━━━━━ 掲載文 ━━━━━

倒産・解雇攻撃粉砕!業務再開ー解雇撤回!
1・30学研経営糾弾五反田デモへ!!

 下請け労組潰しを狙った学研の業務総引き上げ=倒産・解雇攻撃と闘うふじせ闘争はこの1月で26周年を迎えます。この一年間の攻防は、依然として危機的な状況から脱却できない学研経営に争議解決以外に選択肢はないことを迫る私たちの追撃の攻勢と、労働者への犠牲強要と争議責任開き直りで生き残りを図る学研経営の防戦策が激しく火花を散らすものとなりました。

最高裁決定をはね返し、現場から学研の争議責任追及闘争を強化・拡大した03年の闘い
昨年3月、79年からの地労委審問以来争ってきた学研の使用者性判断をめぐる争いで最高裁が不当な棄却決定を出しました。私たちが具体的な証拠と最高裁判例(朝日放送事件)に照らして、学研が東京ふじせ企画労働者の実態上の使用者に当たり、ふじせ労組との団体交渉に応じる等の義務があることを主張してきた点にまともな検討すらせずに形式的に学研の使用者性を否定する行政訴訟での地裁・高裁判決が出され、確定に至りました。これを受け、学研経営は「ふじせ問題は終わった」との通達を社内に流し、争議消滅に期待をかけました。
 しかし、そうした思惑をはね返し、あらゆる領域からふじせの反転攻勢は展開されました。この最高裁決定が東京ふじせ破産管財人が提訴した損害賠償訴訟の判決(85年)での明確な学研の業務引き上げ=組合潰しと学研の使用者責任の認定にも反する不当な判断であること、学研が倒産攻撃を仕掛け、労組員・非組合員を問わず、全員の雇用と生活を奪った争議責任に対し、労組法上の不当労働行為の責任はその一部であり、争議は続くこと等の判決批判を行いました。また、3月決算での8年ぶりの黒字化の実態が130人のリストラ等、労働者への犠牲強要の上にあり、学研の危機は去っていない現状と争議や赤字子会社の悪徳商法等に現れている問題体質を改めず、おし隠して逃げ切ることはできないことを突きつけながら、株主総会闘争、夏から秋年末の社前闘争での出社役員一人ひとりへの追及の強化、横浜の遠藤社長宅闘争、各種イベント闘争、学研の延命戦略である提携先への申し入れ行動、学研および関連へのビラ・インターネット上の情宣等々を打ち抜きました。
リストラ=労働者への犠牲強要策の歪みが顕著に!
 9月の学研の中間決算は16億円の赤字となり、今春の本決算が再び赤字転落必至となり、遠藤社長が「非常事態」宣言を発し、経費削減と新規事業での学研ブランド復権による経営危機と争議からの逃亡・延命を図っています。だが、このかんの犠牲強要策の歪みが顕著になり、長時間残業につき労基署から厳しく指導が入る、リストラで残った労働者への労働強化は業務体制にも影響が生じて「ボランティア用語辞典」の6割が記述に問題があると大阪ボランティア協会から指摘を受け、回収・絶版にする等の事態が起きています。争議を抱え、職場・現場の士気の低下と労働者の不満の極大化も進んでいるのです。
争議解決の決断を迫る2004年の闘いへ!五反田デモへ!
 04年、学研経営に残された道は争議解決しかないことをさらに強く示し、解決の決断を迫る闘いの大きな第一弾として、26周年学研糾弾デモを闘い抜きます。今年は、各雑誌編集部や広告・宣伝部が本社から移転し集まっており、「本社移転予定地」も存在している五反田地域でのデモを行います。

━━━━━

* 課題:
a) ふじせ闘争の文章で、26周年のデモを五反田地域で行う理由を、文章に書かれているとおりに1〜3文で説明してください。
b) ふじせ闘争の文章で、最高裁決定の後に「打ち抜きました」とまとめられている行動を、すべて挙げてください。

━━━━━ 提供情報 ━━━━━

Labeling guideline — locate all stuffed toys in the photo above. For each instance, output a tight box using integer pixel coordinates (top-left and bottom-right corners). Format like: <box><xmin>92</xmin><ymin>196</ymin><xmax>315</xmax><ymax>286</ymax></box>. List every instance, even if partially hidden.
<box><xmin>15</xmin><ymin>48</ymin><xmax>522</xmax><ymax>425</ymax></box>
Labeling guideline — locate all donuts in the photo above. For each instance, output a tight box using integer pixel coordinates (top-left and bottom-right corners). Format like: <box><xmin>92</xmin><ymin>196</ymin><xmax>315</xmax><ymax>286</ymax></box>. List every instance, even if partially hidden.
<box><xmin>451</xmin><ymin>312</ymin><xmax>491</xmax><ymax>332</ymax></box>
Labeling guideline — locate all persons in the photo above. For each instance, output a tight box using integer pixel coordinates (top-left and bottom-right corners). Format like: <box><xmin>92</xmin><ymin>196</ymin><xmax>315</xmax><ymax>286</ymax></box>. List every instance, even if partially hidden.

━━━━━

* 解答一覧:
a) 五反田地域には、各雑誌編集部や広告・宣伝部が本社から移転して集まっています。また、「本社移転予定地」もこの地域にあります。

b)
- 株主総会闘争
- 夏から秋年末の社前闘争での出社役員一人ひとりへの追及の強化
- 横浜の遠藤社長宅闘争
- 各種イベント闘争
- 学研の延命戦略である提携先への申し入れ行動
- 学研および関連へのビラ・インターネット上の情宣